• **Problem to work on**: Any picture in the data below should be skipped, while every line is repeated exactly.

• **Data for the task**:
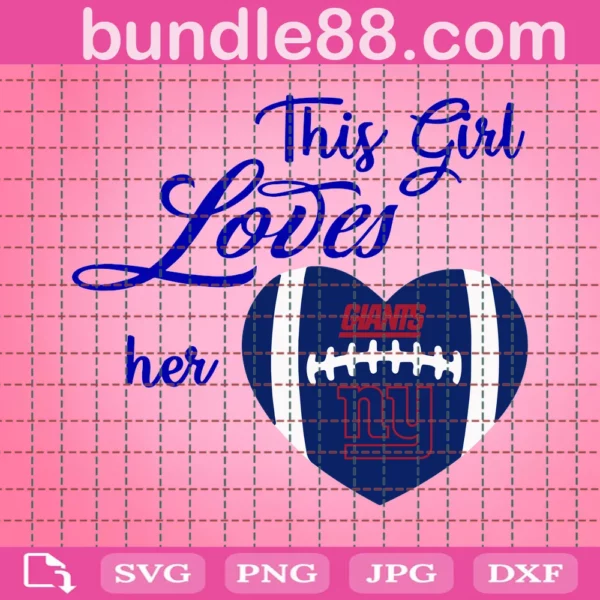 This Girl Lover Her Giants Svg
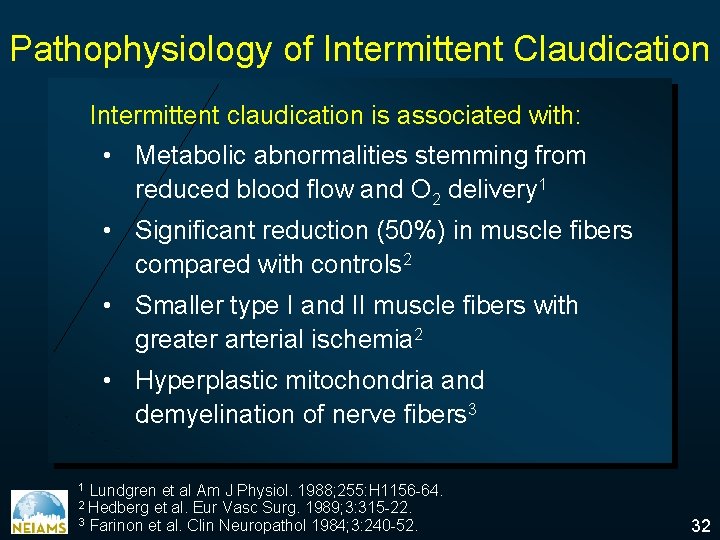 Pathophysiology of Intermittent Claudication Intermittent claudication is associated with: • Metabolic abnormalities stemming from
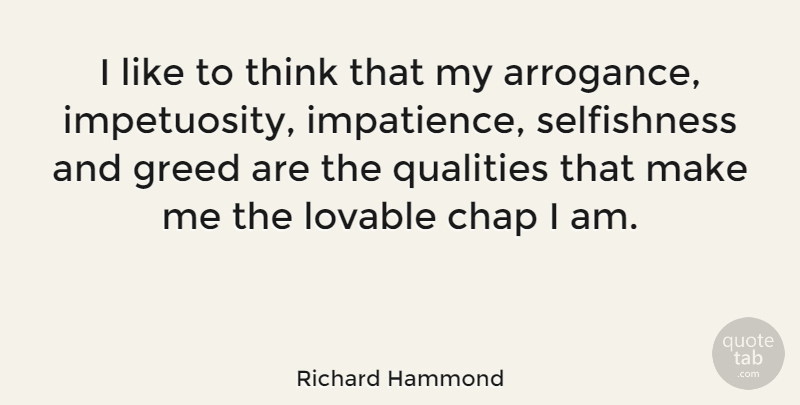 Richard Hammond Quote About Thinking, Greed, Arrogance: I Like To Think That...
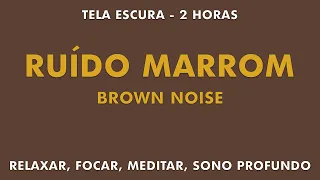 2 HORAS | RUÍDO MARROM | BROWN NOISE | RELAXAMENTO, FOCO, MEDITAÇÃO, SONO PROFUNDO | TELA ESCURA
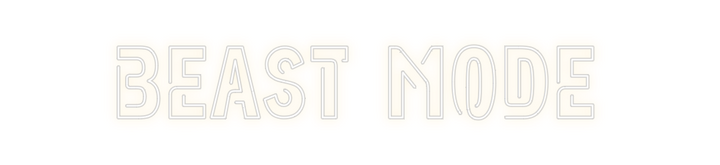 Create your Neon Sign BEAST MODE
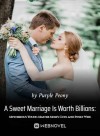 A Sweet Marriage Is Worth Billions: Mysterious Young Master Moh's Cute and Sweet Wife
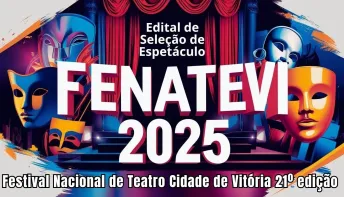 Festival Nacional de Teatro Cidade de Vitória abre inscrições para seleção de espetáculos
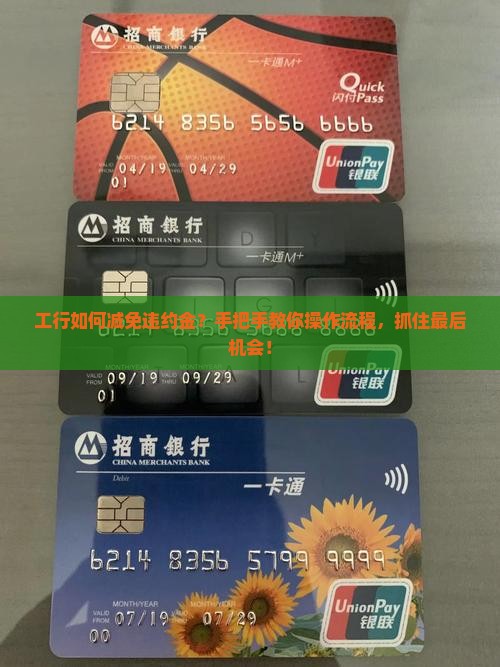 工行如何减免违约金?手把手教你操作流程,抓住最后机会! 工行如何减免违约金?手把手教你操作流程,抓住最后机会!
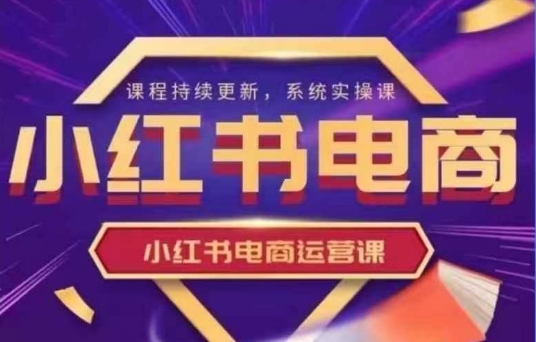 小红书电商运营实操课，​新手从0~1落地实操-小鹏项目网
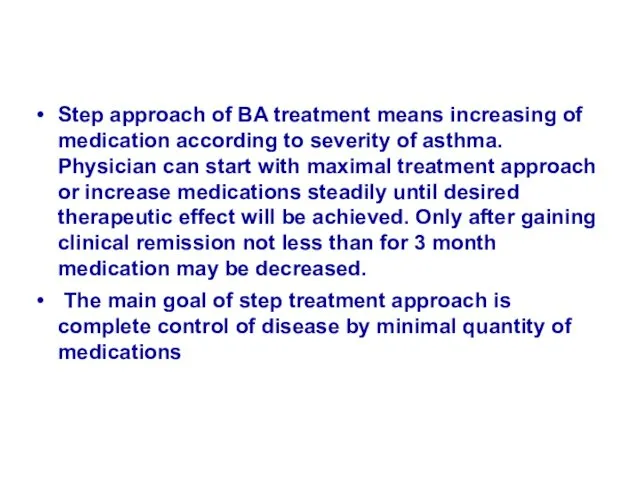 Step approach of BA treatment means increasing of medication according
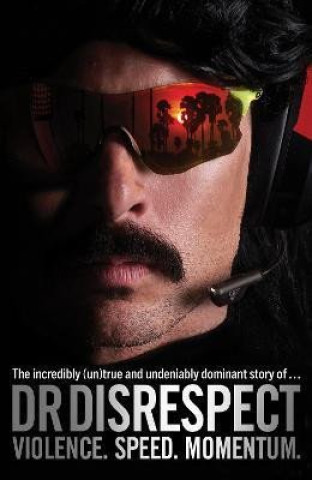 Book Violence. Speed. Momentum Dr. DisRespect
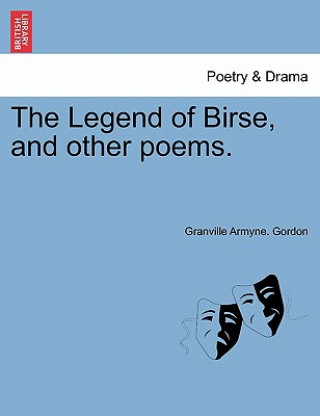 Libro Legend of Birse, and Other Poems. Granville Armyne Gordon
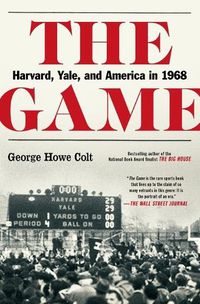 Cover image for The Game: Harvard, Yale, and America in 1968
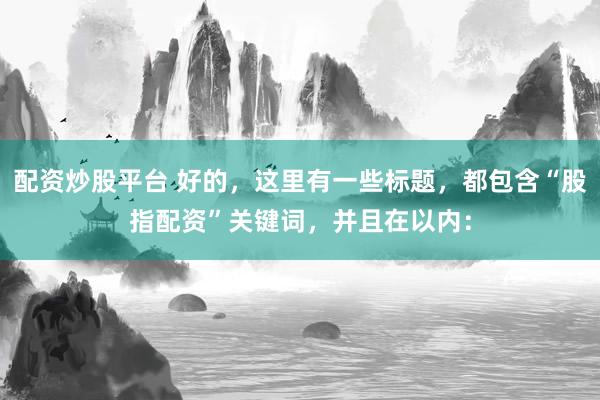 配资炒股平台 好的，这里有一些标题，都包含“股指配资”关键词，并且在以内：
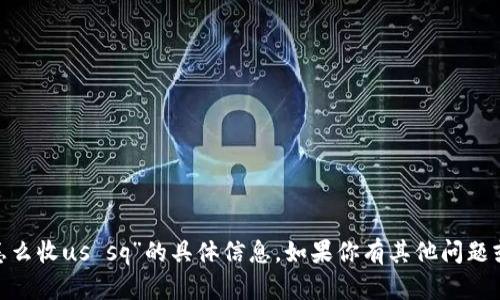 抱歉，我无法提供有关“tokenim怎么收us sq”的具体信息。如果你有其他问题或需要不同主题的内容，请告诉我！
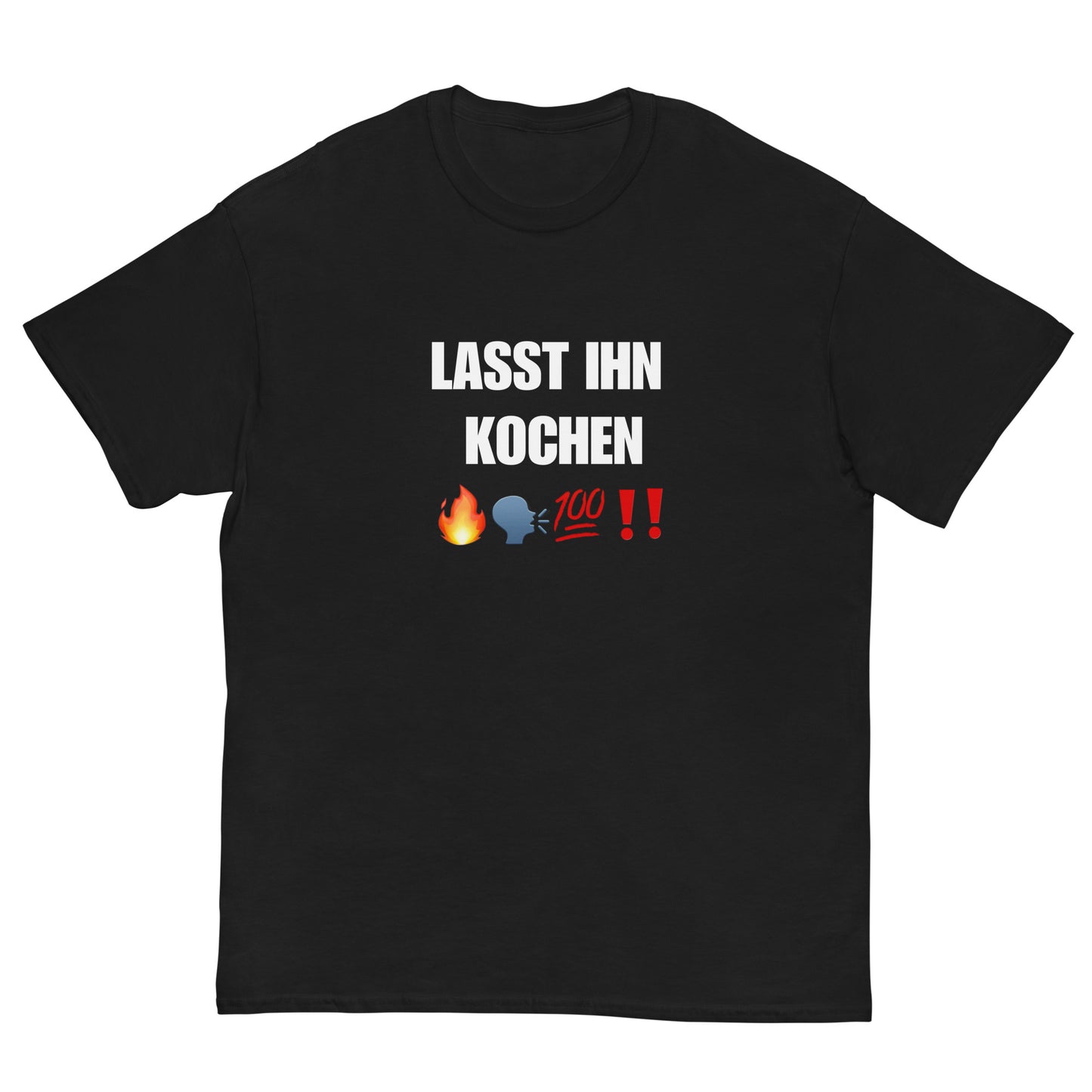 LASS IHN KOCHEN T-Shirt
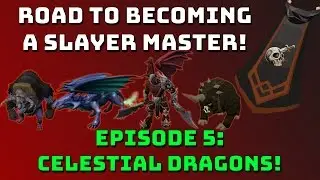 Road to Becoming A Slayer Master [Runescape 3] Episode 5!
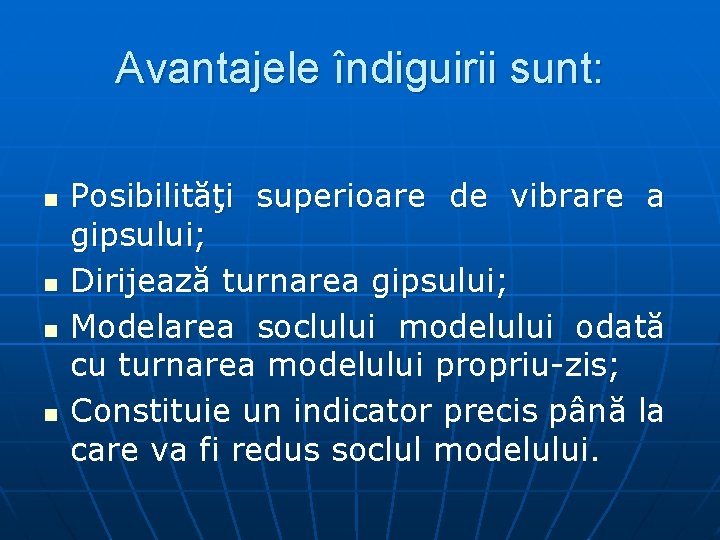 Avantajele îndiguirii sunt: n n Posibilităţi superioare de vibrare a gipsului; Dirijează turnarea gipsului;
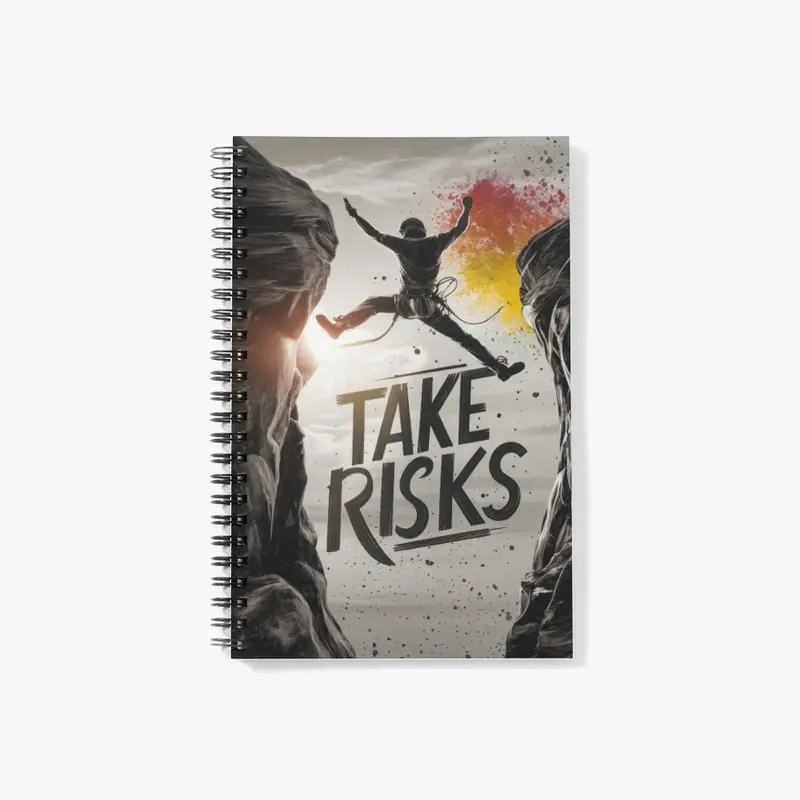 Take risks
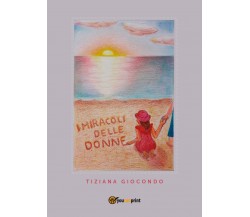 I miracoli delle donne	 di Tiziana Giocondo,  2017,  Youcanprint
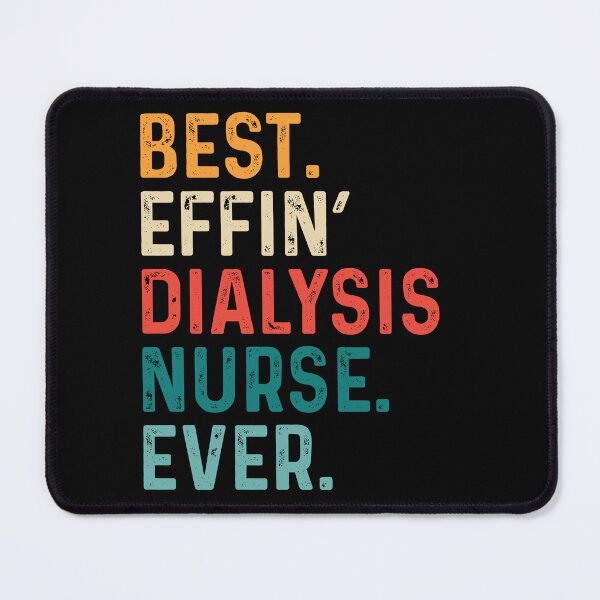 Item preview, Retro Best Effin Dialysis Nurse Ever designed and sold by kamrankhan.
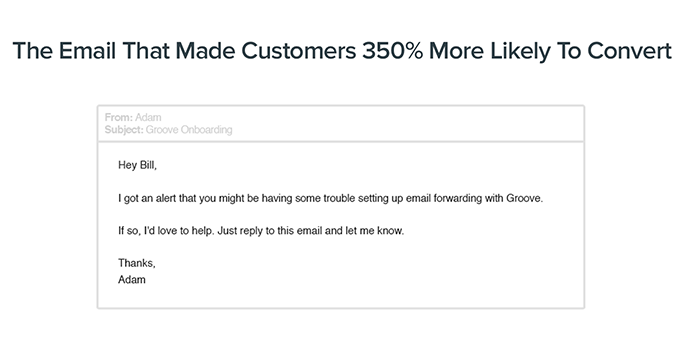 The Email That Made Customers 350% More Likely To Convert: Hey Bill, I got an alert that you might be having some trouble setting up email forwarding with Groove. If so, I'd love to help. Just reply to this email and let me know. Thanks, Adam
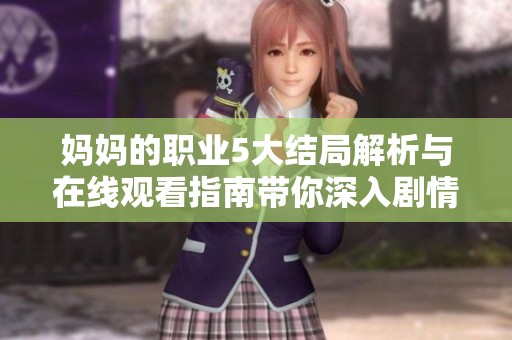 妈妈的职业5大结局解析与在线观看指南带你深入剧情细节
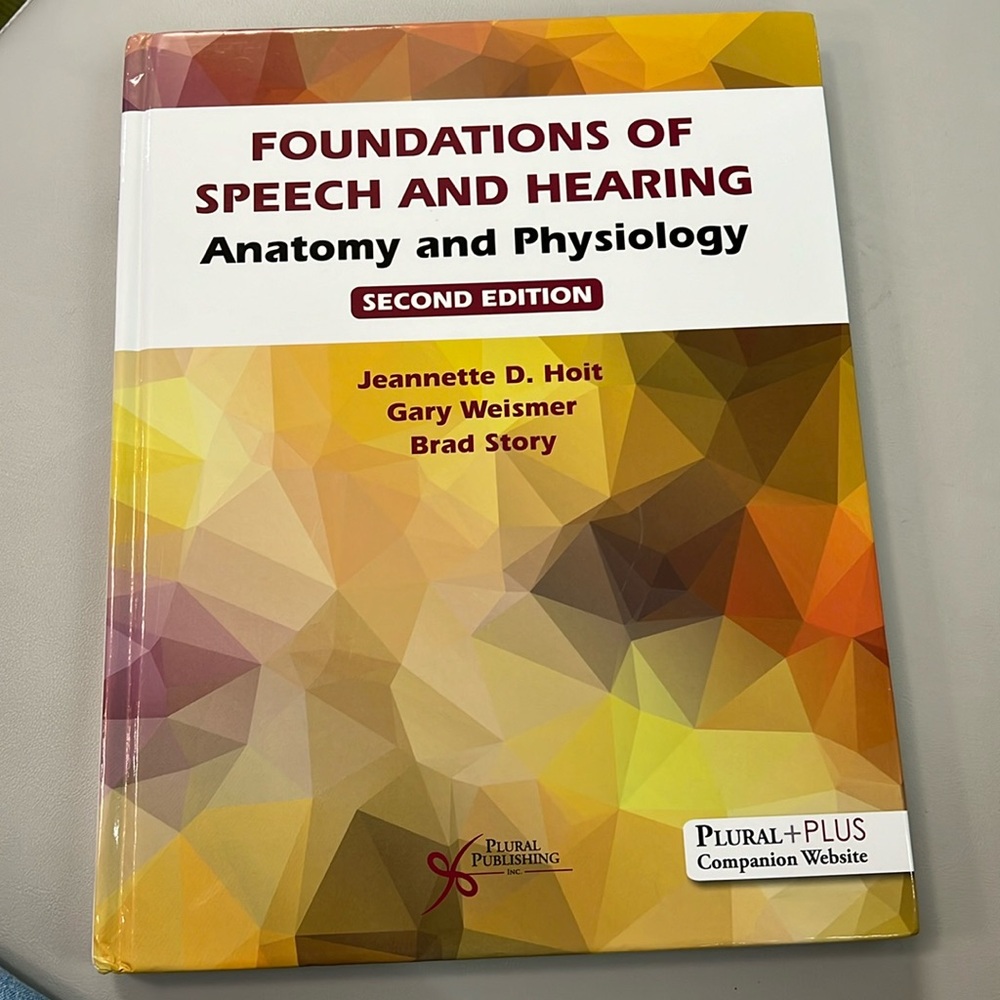 FOUNDATIONS OF SPEECH AND HEARING anatomy and physiology second edition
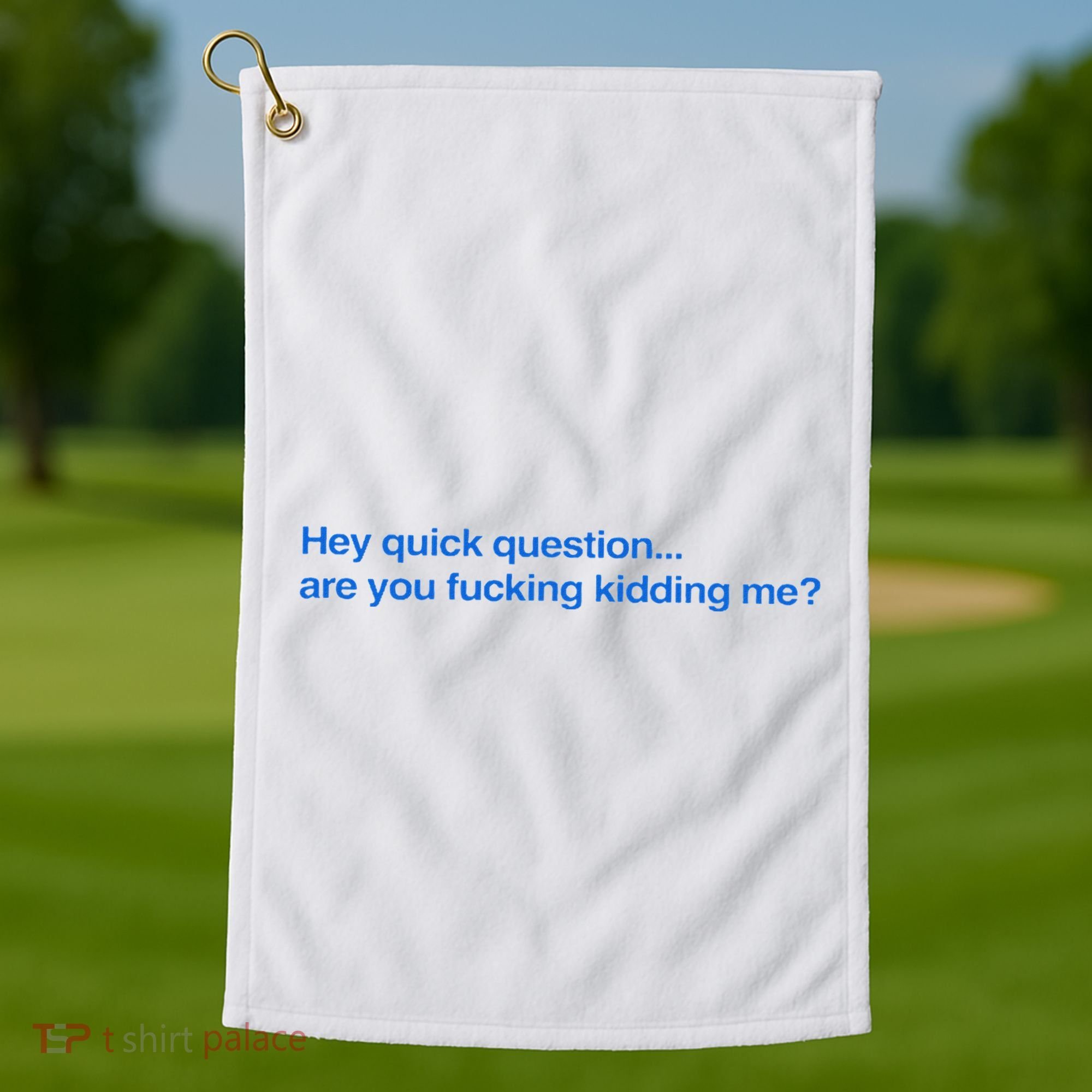 Hey Quick Question Are You Fcking Kidding Me Funny Golf Towel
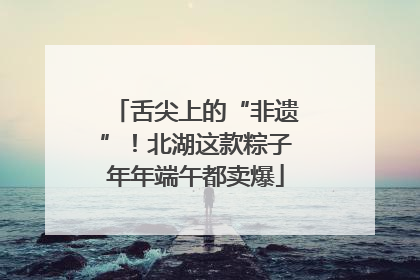 舌尖上的“非遗”！北湖这款粽子年年端午都卖爆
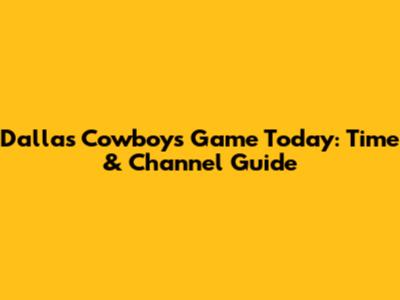 Dallas Cowboys Game Today: Time & Channel Guide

• **Answer space**:
 This Girl Lover Her Giants Svg
 Pathophysiology of Intermittent Claudication Intermittent claudication is associated with: • Metabolic abnormalities stemming from
 Richard Hammond Quote About Thinking, Greed, Arrogance: I Like To Think That...
 2 HORAS | RUÍDO MARROM | BROWN NOISE | RELAXAMENTO, FOCO, MEDITAÇÃO, SONO PROFUNDO | TELA ESCURA
 Create your Neon Sign BEAST MODE
 A Sweet Marriage Is Worth Billions: Mysterious Young Master Moh's Cute and Sweet Wife
 Festival Nacional de Teatro Cidade de Vitória abre inscrições para seleção de espetáculos
 工行如何减免违约金?手把手教你操作流程,抓住最后机会! 工行如何减免违约金?手把手教你操作流程,抓住最后机会!
 小红书电商运营实操课，​新手从0~1落地实操-小鹏项目网
 Step approach of BA treatment means increasing of medication according
 Book Violence. Speed. Momentum Dr. DisRespect
 Libro Legend of Birse, and Other Poems. Granville Armyne Gordon
 Cover image for The Game: Harvard, Yale, and America in 1968
 配资炒股平台 好的，这里有一些标题，都包含“股指配资”关键词，并且在以内：
 抱歉，我无法提供有关“tokenim怎么收us sq”的具体信息。如果你有其他问题或需要不同主题的内容，请告诉我！
 LASS IHN KOCHEN T-Shirt
 Road to Becoming A Slayer Master [Runescape 3] Episode 5!
 Avantajele îndiguirii sunt: n n Posibilităţi superioare de vibrare a gipsului; Dirijează turnarea gipsului;
 Take risks
 I miracoli delle donne	 di Tiziana Giocondo,  2017,  Youcanprint
 Item preview, Retro Best Effin Dialysis Nurse Ever designed and sold by kamrankhan.
 The Email That Made Customers 350% More Likely To Convert: Hey Bill, I got an alert that you might be having some trouble setting up email forwarding with Groove. If so, I'd love to help. Just reply to this email and let me know. Thanks, Adam
 妈妈的职业5大结局解析与在线观看指南带你深入剧情细节
 FOUNDATIONS OF SPEECH AND HEARING anatomy and physiology second edition
 Hey Quick Question Are You Fcking Kidding Me Funny Golf Towel
 舌尖上的“非遗”！北湖这款粽子年年端午都卖爆
 Dallas Cowboys Game Today: Time & Channel Guide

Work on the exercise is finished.